Herr Präsident! Liebe Kollegen! Heute haben wir bereits eine ganze Menge überzeugende Argumente gehört, und zwar sowohl für die Zustimmungslösung als auch für die Widerspruchslösung. Und wer wie ich Menschen kennt, deren Überleben davon abhängt, ob sie eine regelmäßige Dialysebehandlung bekommen, und die sehnsüchtig auf ein Spenderorgan warten, der beurteilt die Frage „Widerspruchslösung oder Zustimmungslösung?“ vielleicht anders als Menschen, die sich mit diesem Thema bisher vielleicht nur theoretisch befasst haben.
Seit meinem 18. Geburtstag habe ich zwei Dokumente: den Führerschein und den Organspendeausweis. Das liegt daran, dass ich damals beruflich als Rettungssanitäter tätig war. Und nach meiner Erfahrung kann ich sagen: Die Mitarbeiter im Gesundheitssystem, egal ob Ärzte, Pfleger oder Notfallsanitäter, kennen das System von innen. Sie wissen, dass sie sich darauf verlassen können, dass die Ärzte bei der Diagnose des Hirntods nie leichtfertig, sondern immer verantwortungsbewusst handeln.
Daher besitzen nahezu alle Menschen, die im Gesundheitssystem tätig sind, einen Organspendeausweis. Denn diese Menschen werden zwangsläufig mit Krankheit, Tod und Schicksalsschlägen konfrontiert. Das heißt, sie müssen sich beruflich mit diesen Fragen auseinandersetzen. Viele andere Menschen, vor allem junge Menschen, verschieben die Beschäftigung mit diesem Thema verständlicherweise immer in die Zukunft.
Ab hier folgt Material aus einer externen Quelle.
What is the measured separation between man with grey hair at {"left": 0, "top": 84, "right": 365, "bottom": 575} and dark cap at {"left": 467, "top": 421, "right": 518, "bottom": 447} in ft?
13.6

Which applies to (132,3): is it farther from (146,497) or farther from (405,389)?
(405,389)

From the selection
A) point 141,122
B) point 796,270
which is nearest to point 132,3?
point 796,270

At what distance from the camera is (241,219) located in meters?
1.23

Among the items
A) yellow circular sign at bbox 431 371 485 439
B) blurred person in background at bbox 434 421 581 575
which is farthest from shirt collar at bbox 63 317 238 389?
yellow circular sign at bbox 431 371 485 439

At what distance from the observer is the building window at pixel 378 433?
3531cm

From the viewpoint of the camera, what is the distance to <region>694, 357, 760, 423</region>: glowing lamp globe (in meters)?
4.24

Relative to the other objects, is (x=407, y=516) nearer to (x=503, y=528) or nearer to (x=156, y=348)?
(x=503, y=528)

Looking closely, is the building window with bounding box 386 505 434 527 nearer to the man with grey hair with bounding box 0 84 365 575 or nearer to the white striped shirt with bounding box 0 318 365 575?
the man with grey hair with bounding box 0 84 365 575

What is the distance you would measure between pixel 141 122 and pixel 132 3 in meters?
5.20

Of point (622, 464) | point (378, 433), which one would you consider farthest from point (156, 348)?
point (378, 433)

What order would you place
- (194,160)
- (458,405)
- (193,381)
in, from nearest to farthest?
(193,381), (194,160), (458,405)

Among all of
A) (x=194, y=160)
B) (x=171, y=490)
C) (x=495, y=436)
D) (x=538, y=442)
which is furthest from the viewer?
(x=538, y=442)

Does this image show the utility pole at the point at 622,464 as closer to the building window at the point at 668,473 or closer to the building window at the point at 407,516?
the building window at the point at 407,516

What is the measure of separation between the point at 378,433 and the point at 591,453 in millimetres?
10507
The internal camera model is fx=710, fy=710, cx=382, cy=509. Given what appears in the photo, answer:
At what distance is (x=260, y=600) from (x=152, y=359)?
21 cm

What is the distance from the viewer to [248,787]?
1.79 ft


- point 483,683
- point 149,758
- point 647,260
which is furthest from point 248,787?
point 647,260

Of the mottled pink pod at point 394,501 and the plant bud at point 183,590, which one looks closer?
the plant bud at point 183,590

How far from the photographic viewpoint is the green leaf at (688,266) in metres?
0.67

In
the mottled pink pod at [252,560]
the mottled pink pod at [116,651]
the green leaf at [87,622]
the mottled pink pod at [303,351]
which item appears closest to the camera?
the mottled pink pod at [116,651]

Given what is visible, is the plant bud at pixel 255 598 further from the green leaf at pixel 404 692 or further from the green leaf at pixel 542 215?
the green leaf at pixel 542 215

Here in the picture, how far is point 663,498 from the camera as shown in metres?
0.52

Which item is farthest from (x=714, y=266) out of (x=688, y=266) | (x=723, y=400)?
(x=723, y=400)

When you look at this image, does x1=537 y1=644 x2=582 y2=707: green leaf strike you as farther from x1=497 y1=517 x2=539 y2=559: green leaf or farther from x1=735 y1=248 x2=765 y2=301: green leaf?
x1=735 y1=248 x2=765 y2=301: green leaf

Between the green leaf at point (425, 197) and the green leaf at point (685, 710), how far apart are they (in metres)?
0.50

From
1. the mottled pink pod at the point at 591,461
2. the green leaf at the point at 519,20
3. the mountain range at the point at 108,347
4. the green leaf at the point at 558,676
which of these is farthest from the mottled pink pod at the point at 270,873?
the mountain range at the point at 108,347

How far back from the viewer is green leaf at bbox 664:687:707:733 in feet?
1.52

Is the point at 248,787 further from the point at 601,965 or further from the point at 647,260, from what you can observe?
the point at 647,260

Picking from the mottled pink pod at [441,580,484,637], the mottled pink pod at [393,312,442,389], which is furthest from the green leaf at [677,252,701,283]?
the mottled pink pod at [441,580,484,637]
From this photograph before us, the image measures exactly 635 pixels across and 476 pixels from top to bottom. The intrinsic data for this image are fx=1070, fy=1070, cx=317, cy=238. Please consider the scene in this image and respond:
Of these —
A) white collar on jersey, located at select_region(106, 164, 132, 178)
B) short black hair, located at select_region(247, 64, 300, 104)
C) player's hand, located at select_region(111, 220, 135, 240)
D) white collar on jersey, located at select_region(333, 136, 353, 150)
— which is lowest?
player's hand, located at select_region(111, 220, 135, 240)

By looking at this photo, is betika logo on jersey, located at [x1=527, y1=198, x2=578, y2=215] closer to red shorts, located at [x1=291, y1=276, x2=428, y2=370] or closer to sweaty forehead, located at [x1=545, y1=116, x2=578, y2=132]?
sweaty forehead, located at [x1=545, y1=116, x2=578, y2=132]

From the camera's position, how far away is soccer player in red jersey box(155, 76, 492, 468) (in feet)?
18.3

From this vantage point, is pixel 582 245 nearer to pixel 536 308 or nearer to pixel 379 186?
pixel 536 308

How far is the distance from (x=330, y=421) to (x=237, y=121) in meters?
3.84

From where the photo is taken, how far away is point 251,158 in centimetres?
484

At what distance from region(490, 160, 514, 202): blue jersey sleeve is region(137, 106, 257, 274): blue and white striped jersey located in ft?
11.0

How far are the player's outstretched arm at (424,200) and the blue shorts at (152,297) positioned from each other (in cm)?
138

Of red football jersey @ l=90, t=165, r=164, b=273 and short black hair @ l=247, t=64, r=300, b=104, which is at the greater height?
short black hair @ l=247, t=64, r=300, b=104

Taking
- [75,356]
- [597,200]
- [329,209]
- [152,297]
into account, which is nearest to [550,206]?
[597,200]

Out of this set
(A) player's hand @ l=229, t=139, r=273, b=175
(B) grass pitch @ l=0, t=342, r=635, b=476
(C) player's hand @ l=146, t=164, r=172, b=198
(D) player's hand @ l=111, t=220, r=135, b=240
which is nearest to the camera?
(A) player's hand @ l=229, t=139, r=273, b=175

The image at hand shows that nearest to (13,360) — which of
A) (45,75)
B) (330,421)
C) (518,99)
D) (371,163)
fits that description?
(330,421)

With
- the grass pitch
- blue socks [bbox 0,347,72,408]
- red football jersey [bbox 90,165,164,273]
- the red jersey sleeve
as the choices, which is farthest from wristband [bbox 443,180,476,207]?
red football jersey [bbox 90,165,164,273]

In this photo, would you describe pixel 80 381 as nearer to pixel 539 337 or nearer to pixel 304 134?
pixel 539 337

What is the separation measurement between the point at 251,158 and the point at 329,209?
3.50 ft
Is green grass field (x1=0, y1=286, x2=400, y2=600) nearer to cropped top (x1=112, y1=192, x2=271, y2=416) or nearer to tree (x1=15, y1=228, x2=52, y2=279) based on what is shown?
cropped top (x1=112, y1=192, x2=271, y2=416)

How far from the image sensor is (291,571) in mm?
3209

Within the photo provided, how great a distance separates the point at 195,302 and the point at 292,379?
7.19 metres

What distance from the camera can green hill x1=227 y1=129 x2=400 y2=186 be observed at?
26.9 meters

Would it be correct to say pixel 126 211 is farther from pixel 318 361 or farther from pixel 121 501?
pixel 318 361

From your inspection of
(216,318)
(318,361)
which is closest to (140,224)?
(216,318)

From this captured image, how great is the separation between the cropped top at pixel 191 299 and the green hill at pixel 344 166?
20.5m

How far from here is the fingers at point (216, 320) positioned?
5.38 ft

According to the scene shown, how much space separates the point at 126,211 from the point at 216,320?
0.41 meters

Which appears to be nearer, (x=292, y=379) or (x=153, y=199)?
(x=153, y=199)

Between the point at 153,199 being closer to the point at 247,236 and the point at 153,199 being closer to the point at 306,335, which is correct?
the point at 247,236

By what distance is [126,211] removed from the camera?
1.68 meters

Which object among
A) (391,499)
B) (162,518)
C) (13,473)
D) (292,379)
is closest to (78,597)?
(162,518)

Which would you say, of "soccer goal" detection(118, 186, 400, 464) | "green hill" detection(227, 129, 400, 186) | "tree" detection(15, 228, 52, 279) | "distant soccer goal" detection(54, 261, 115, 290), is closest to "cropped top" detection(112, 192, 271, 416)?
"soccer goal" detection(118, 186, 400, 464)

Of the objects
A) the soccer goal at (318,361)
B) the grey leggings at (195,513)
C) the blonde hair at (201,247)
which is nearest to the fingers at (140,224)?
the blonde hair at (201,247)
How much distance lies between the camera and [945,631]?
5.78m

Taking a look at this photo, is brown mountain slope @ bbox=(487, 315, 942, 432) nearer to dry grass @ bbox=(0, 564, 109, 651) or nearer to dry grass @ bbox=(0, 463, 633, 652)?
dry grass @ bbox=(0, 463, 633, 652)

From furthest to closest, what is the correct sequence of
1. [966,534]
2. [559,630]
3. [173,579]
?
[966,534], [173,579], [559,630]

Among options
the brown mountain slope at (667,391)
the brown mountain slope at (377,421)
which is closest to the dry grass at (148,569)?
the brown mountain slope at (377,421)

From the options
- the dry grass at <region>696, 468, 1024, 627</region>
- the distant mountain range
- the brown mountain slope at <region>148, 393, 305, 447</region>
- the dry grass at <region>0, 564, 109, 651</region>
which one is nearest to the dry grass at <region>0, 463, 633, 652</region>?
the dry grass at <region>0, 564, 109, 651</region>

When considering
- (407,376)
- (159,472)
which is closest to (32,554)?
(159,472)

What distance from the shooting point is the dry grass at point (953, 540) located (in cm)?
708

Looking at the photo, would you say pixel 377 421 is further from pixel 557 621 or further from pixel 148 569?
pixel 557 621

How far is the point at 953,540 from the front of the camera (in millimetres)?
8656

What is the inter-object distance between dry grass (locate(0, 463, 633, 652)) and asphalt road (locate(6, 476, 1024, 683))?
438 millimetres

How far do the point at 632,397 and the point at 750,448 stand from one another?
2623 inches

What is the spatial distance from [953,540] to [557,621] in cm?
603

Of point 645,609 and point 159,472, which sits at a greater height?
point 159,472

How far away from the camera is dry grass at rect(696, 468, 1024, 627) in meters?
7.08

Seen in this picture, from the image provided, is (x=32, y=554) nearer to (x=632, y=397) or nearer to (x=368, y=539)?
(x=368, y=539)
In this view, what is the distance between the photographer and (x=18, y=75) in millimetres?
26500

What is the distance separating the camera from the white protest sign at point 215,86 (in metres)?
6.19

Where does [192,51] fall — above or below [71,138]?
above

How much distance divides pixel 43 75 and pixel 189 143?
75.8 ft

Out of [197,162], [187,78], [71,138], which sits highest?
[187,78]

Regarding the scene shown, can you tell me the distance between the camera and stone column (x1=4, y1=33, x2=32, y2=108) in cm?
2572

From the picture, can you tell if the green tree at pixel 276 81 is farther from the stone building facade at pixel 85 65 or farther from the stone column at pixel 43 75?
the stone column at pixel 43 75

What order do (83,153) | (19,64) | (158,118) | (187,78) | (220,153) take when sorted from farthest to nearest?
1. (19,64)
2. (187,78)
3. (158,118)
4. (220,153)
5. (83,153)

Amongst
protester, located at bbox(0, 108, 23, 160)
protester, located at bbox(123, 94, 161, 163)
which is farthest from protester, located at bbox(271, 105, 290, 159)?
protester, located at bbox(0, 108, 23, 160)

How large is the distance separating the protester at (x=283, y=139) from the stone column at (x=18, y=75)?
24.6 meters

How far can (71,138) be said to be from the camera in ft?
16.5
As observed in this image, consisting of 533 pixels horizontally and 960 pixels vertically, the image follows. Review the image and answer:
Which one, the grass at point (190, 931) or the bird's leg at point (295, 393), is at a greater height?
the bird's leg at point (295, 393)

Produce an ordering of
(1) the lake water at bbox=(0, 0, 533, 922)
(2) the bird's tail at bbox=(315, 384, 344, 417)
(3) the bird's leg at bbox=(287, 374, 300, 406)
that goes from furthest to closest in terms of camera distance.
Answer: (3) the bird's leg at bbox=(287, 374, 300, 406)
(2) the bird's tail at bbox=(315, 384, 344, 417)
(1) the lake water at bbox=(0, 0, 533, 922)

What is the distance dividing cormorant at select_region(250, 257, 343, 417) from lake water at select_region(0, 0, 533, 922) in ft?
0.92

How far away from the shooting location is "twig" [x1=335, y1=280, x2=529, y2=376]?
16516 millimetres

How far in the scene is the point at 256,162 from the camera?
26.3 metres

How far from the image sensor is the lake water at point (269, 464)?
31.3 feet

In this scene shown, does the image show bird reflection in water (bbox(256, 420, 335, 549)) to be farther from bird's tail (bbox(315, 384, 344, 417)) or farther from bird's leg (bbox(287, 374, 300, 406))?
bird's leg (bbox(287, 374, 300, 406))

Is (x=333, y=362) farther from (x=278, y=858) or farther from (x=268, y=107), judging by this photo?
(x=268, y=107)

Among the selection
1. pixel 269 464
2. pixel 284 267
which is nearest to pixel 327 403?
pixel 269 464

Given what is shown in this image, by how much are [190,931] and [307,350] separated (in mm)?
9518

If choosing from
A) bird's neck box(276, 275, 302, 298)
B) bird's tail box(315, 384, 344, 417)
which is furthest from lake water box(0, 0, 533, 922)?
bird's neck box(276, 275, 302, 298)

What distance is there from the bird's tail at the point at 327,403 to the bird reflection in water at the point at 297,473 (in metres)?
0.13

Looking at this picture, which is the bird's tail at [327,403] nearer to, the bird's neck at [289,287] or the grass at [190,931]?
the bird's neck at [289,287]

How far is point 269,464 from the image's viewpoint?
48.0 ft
Einen Organspendeausweis mitzuführen, ist für viele Menschen, mit denen ich gesprochen habe, leider ein Vorhaben, das sie aufschieben.
Wir haben es schon gehört: Die Umfragen zeigen, dass eine Mehrheit der Menschen in Deutschland die Organspende nicht ablehnt. Sie sind informiert; die Mehrheit der Bürger ist über dieses Thema informiert. Aber der Antrieb, die Zustimmung zu erklären, ist nicht so stark wie der Antrieb, seinen Widerspruch zu erklären. Deshalb ist die Widerspruchslösung in allen unseren europäischen Nachbarstaaten – das haben wir auch schon gehört – bereits eingeführt, und sie hat sich dort bewährt.
Ich persönlich befürworte die Widerspruchslösung. Gleichzeitig habe ich natürlich volles Verständnis für die Kollegen im Haus, die die Zustimmungslösung beibehalten wollen. Aber, Herr Kollege Willsch, Sie haben es eben auch schon gesagt – das unterstütze ich –: Es geht nach meiner Überzeugung nicht mehr primär darum, die Bürger von der Bereitschaft zur Organspende zu überzeugen, sondern darum, ihre Entscheidung festzustellen und zu dokumentieren.
Eine Möglichkeit, die mir schon lange vorschwebt, wäre, diese Bereitschaft abzufragen. Alle zehn Jahre gehen wir ins Rathaus, um den Personalausweis oder Reisepass zu beantragen. Eine dortige Abfrage über die Willensentscheidung der Bürger, einschließlich möglicherweise der Aussage „Ich will mich nicht entscheiden“, und das niederschwellige Eintragen dieser Entscheidung, die man dann getroffen hat, im bereits bestehenden Organspenderegister können sogar auch erfolgen, ohne dass die Mitarbeiter im Rathaus Kenntnis bekommen, wie ich mich entscheide. Aber eine solche Möglichkeit anzubieten, würde nach meiner Ansicht sogar viele dieser heute aufgekommenen Streitfragen klären. Über diese Möglichkeit sollten wir vielleicht nachdenken.